Papaloukas: Puh, das wird nicht einfach für mich. Da schlagen wirklich zwei Herzen in meiner Brust. Ich habe in beiden Teams viele Freunde und würde es beiden gönnen, den Titel zu holen. Ich werde mich für die einen freuen, mit den anderen werde ich leiden.
SPOX: Wenn Sie das Matchup analysieren: Was denken Sie, wer hat vielleicht Vorteile?
Papaloukas: Ich kann keine Vorteile für eines der beiden Teams erkennen. Nehmen wir ZSKA: Es macht riesengroßen Spaß, dieser Mannschaft zuzuschauen. Sie machen auf mich auch den Eindruck, dass sie bereit für den Titel sind. Moskau ist extrem tief besetzt, dazu ist Dimitrios Itoudis ein hervorragender Coach. Aber Olympiakos hat mit Giannis Sfairopoulos einen ebenso guten Trainer und ist in den letzten fünf Jahren das erfolgreichste Team Europas. Bei Olympiakos weiß jeder Spieler genau, was seine Rolle ist und füllt sie perfekt aus. Die Teamchemie ist beeindruckend. Es ist insgesamt total ausgeglichen und wird extrem spannend.
SPOX: Es ist auch das Duell Milos Teodosic vs. Vassilis Spanoulis. Letzteren kennen Sie ja besonders gut.
Papaloukas: Wenn ich Vassilis charakterisieren soll, würde ich sagen: Er ist wild entschlossen, unglaublich fokussiert und vor allem ein überragender Leader. Wenn Vassilis vorneweg marschiert, dann folgen ihm seine Mitspieler, ohne zu zögern. So eine Aura hat er. Aber es ist nicht nur Spanoulis. Er kann sich auch glücklich schätzen, dass er tolle Jungs um sich herum hat. Ob das jetzt ein Georgios Printezis ist, ein Vangelis Mantzaris, ein Kostas Sloukas, ein Tremmell Darden - Olympiakos ist eine unfassbar starke und geschlossene Mannschaft.

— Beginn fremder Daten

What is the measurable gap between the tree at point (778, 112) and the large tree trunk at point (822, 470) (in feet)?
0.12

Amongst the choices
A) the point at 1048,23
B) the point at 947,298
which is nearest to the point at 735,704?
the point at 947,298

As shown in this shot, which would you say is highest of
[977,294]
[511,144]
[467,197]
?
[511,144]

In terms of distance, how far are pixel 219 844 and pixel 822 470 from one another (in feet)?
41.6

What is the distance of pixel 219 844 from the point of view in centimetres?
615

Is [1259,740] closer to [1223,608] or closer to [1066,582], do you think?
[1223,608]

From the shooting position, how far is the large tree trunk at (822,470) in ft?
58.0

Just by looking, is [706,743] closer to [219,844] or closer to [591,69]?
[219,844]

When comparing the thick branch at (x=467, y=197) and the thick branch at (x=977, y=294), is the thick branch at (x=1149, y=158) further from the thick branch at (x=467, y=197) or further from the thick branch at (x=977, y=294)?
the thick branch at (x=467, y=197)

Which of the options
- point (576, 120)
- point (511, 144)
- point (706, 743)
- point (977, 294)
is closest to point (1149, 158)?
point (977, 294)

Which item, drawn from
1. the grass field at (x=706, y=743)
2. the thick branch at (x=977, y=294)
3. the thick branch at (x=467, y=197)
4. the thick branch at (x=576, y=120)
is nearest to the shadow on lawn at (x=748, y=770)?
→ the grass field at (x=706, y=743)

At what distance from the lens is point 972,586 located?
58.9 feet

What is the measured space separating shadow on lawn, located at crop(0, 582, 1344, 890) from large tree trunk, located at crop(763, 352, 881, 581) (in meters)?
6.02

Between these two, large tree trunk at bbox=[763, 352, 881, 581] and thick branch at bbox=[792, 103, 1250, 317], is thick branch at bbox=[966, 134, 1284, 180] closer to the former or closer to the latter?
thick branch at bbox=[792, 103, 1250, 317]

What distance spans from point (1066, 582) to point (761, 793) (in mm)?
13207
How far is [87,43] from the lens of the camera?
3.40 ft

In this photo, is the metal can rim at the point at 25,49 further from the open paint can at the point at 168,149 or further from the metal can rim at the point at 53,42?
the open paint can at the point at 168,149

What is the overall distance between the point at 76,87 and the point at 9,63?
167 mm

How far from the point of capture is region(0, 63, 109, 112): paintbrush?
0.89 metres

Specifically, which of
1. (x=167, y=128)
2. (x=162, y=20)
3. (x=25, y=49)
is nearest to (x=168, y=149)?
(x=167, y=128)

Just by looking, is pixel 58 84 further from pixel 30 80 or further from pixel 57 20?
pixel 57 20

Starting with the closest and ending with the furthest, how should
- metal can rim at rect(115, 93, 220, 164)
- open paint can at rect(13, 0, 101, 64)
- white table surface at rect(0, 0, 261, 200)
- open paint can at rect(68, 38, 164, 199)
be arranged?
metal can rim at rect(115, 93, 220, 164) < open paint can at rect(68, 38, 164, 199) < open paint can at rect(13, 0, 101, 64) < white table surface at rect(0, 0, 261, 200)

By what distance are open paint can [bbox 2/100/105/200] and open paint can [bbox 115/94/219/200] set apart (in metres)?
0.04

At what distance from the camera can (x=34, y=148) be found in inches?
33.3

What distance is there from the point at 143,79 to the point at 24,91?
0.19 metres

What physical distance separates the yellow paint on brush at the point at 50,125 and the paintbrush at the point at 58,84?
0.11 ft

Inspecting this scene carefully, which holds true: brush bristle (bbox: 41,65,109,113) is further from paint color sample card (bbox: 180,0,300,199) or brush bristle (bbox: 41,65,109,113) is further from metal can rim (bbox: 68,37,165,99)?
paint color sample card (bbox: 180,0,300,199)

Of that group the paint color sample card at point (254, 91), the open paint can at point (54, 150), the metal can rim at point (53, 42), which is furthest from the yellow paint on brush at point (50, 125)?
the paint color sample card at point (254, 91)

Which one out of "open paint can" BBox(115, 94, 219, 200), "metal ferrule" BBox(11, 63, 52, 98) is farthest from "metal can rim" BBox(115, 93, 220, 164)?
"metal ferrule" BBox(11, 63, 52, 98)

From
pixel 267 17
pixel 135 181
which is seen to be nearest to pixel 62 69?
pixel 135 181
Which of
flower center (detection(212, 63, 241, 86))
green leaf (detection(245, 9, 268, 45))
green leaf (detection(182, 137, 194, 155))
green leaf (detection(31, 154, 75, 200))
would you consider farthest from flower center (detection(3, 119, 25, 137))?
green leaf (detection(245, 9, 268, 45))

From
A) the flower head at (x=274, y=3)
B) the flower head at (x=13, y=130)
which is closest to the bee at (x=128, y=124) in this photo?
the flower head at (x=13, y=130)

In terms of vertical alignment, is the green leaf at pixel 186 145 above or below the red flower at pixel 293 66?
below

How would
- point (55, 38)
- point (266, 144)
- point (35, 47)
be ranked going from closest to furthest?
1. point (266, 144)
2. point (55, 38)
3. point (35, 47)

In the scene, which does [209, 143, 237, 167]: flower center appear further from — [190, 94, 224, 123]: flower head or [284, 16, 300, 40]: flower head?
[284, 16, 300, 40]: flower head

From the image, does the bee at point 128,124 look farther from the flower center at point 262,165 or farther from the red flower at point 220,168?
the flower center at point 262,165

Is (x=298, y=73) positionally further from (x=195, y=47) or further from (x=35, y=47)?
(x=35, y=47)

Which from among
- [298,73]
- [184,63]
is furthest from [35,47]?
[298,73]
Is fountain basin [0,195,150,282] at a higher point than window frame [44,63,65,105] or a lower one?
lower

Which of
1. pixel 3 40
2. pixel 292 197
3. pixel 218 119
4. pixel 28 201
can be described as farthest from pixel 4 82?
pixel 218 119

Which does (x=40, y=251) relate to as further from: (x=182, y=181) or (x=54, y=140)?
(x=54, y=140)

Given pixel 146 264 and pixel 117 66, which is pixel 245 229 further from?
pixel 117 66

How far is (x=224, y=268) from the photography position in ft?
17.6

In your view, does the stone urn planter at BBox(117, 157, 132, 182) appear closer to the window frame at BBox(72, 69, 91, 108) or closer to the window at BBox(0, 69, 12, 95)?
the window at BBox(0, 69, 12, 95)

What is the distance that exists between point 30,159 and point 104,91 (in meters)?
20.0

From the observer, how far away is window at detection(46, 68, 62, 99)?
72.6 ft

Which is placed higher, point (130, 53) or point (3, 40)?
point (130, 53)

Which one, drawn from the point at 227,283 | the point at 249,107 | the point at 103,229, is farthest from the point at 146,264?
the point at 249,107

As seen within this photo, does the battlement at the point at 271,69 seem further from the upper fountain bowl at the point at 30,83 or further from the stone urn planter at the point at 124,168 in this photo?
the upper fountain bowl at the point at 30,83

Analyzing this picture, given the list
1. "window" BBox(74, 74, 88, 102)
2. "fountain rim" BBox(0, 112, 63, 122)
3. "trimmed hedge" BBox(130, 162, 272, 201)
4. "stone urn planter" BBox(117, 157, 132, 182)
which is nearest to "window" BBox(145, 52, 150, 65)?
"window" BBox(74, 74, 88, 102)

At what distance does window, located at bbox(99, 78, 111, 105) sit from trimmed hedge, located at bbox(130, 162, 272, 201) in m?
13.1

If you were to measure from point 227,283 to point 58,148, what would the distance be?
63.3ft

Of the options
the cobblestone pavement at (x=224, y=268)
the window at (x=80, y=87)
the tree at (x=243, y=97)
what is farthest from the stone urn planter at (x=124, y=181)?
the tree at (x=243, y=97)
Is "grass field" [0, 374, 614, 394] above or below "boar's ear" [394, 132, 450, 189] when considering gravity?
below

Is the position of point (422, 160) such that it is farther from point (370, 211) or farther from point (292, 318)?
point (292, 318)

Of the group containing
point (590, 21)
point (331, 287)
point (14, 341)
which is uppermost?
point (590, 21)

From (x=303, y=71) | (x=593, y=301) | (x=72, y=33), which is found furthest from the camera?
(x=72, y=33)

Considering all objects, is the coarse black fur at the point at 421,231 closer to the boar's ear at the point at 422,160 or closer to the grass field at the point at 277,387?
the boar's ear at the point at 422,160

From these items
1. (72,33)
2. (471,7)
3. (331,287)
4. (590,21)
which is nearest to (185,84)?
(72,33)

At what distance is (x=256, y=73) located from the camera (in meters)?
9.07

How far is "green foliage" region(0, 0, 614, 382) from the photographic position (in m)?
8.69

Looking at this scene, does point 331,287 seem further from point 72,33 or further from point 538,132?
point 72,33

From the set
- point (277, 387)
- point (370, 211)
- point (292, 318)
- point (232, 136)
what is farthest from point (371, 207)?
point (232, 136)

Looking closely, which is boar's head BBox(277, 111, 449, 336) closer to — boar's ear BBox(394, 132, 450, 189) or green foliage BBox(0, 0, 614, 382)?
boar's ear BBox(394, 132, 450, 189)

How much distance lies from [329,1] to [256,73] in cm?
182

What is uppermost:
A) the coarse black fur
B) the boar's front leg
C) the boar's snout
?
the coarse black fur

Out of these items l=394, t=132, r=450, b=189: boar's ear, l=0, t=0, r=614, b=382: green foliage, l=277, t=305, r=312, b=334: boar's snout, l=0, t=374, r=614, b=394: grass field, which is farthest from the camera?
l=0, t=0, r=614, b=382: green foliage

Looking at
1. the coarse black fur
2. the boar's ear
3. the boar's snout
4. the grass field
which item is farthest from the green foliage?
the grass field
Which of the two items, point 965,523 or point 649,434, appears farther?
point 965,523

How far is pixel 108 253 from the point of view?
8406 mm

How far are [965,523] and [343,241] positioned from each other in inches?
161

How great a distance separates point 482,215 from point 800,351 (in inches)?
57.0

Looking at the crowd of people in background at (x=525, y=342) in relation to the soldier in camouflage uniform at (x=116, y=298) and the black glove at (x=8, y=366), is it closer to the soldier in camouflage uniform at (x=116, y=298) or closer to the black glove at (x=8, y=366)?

SPOX: Im anderen Halbfinale trifft Real Madrid auf Fenerbahce. Wenn Sie einen Tipp abgeben müssen, wer Champion wird, was sagen Sie?
Papaloukas: Das ist so brutal schwer zu sagen, ich habe keine Ahnung. Ich hoffe einfach aus persönlichen Gründen, dass der Sieger aus ZSKA vs. Olympiakos dann auch Champion wird. Ich glaube, dass Real es nicht leicht hat. Sie stehen vor eigenem Publikum ganz enorm unter Druck. Sie werden diesen Druck spüren. Vor allem auch, wenn man bedenkt, dass sie es in den letzten Jahren schon nicht gepackt haben. Für Fener auf der anderen Seite ist ja das Erreichen des Final Fours schon ein toller Erfolg. Sie haben Maccabi per Sweep rausgekickt, das sagt vieles über die Qualität dieser Mannschaft aus. Einen großen Klub wie Maccabi zu sweepen, ist nicht so einfach. Und sie haben Coach Zeljko Obradovic in ihrer Ecke, er ist eine echte Waffe, keiner versteht das Spiel so wie er. Es wird sehr interessant. Am Ende wird es nicht auf einzelne Spieler ankommen. Das beste Team wird gewinnen, das ist immer so.
SPOX: Sie haben die Euroleague zweimal gewonnen. 2006 führten Sie ZSKA mit 19 Punkten im Halbfinale gegen Barcelona und 18 Punkten im Finale gegen Maccabi zum Triumph - und wurden auch zum Final Four MVP gekürt. Welche Erinnerungen haben Sie an diesen Tag?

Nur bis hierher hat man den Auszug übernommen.